— YOUR ASSIGNMENT —
Once you reach the line with "Ukazující oblečení manželovi.", copy it and every line after it exactly, up to the end of the data. Omit the pictures.
--- --- ---
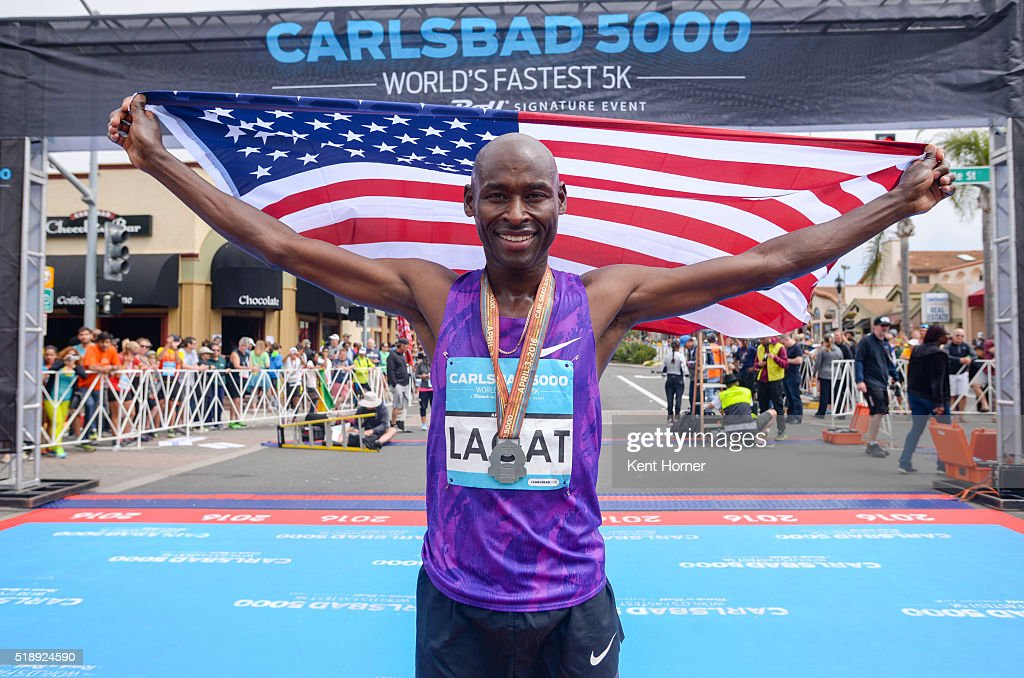 Bernard Lagat of the USA poses at the finish line after setting the new men's Masters world record for road race on April 3, 2016 in Carlsbad, California.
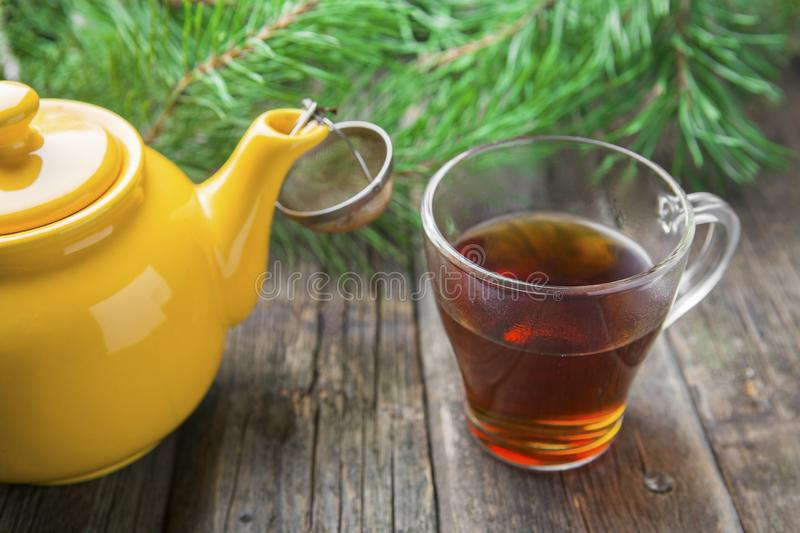 Yellow teapot with glass cup of tea royalty free stock photo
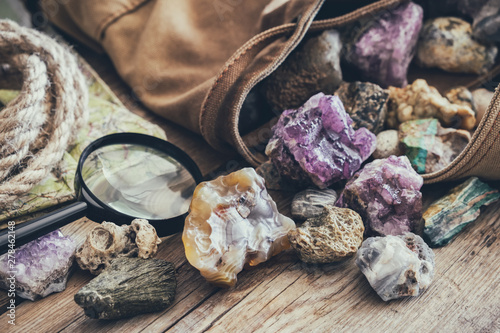 Mineral stones collection and kit of geologist - backpack, map, magnifying glass, rope.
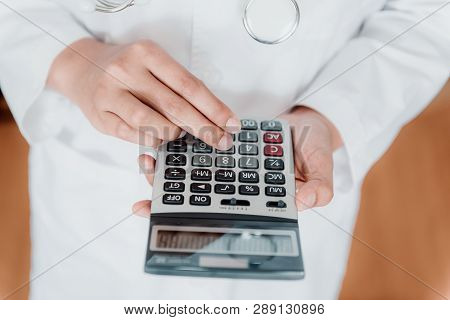 Close-up Of Female Doctor Is Calculating Medicine Cost In Office Hospital, Female Medical Is Using C
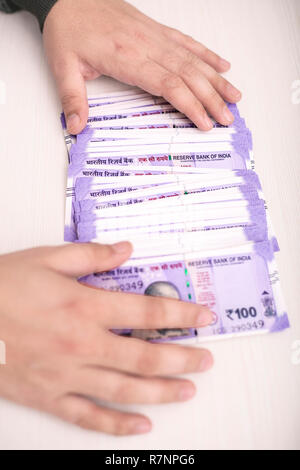 Man is showing 100 rupees new Indian currency on the table. Isolated on the wooden background. - Stock Photo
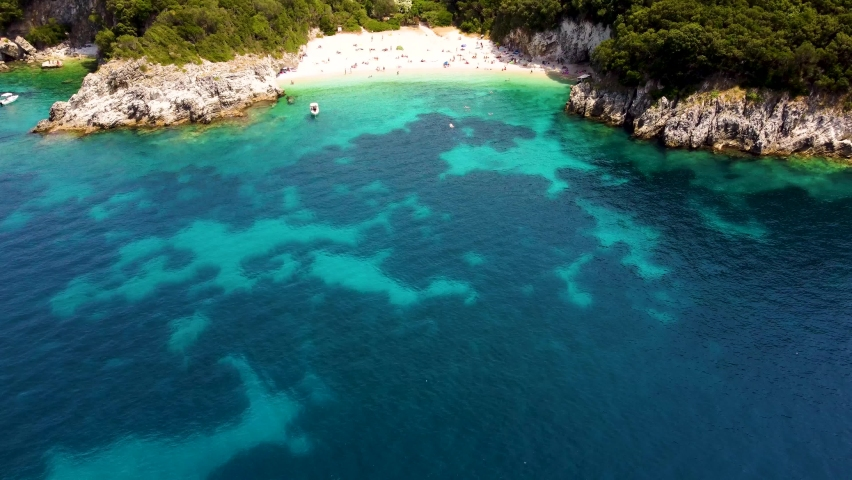 Drone video of Rovinia beach near Palaiokastritsa and Liapades, Corfu island. Beautiful drone video of greek beach on Corfu island, Greece.   Shutterstock HD Video #1076845163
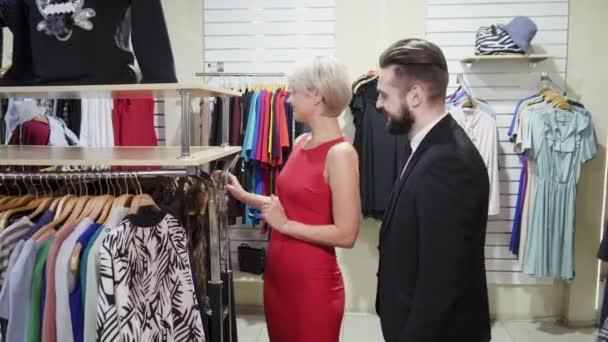 Ukazující oblečení manželovi. Krásná blonďatá stylová, zářivě zářící žena, která ukazovala černé šaty manželovi v obchodě s oděvy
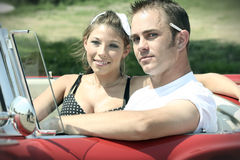 Cruising Couple. A retro looking American couple cruising in a vintage convertible car stock photos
--- --- ---
— EXPECTED ANSWER —
 Ukazující oblečení manželovi. Krásná blonďatá stylová, zářivě zářící žena, která ukazovala černé šaty manželovi v obchodě s oděvy
 Cruising Couple. A retro looking American couple cruising in a vintage convertible car stock photos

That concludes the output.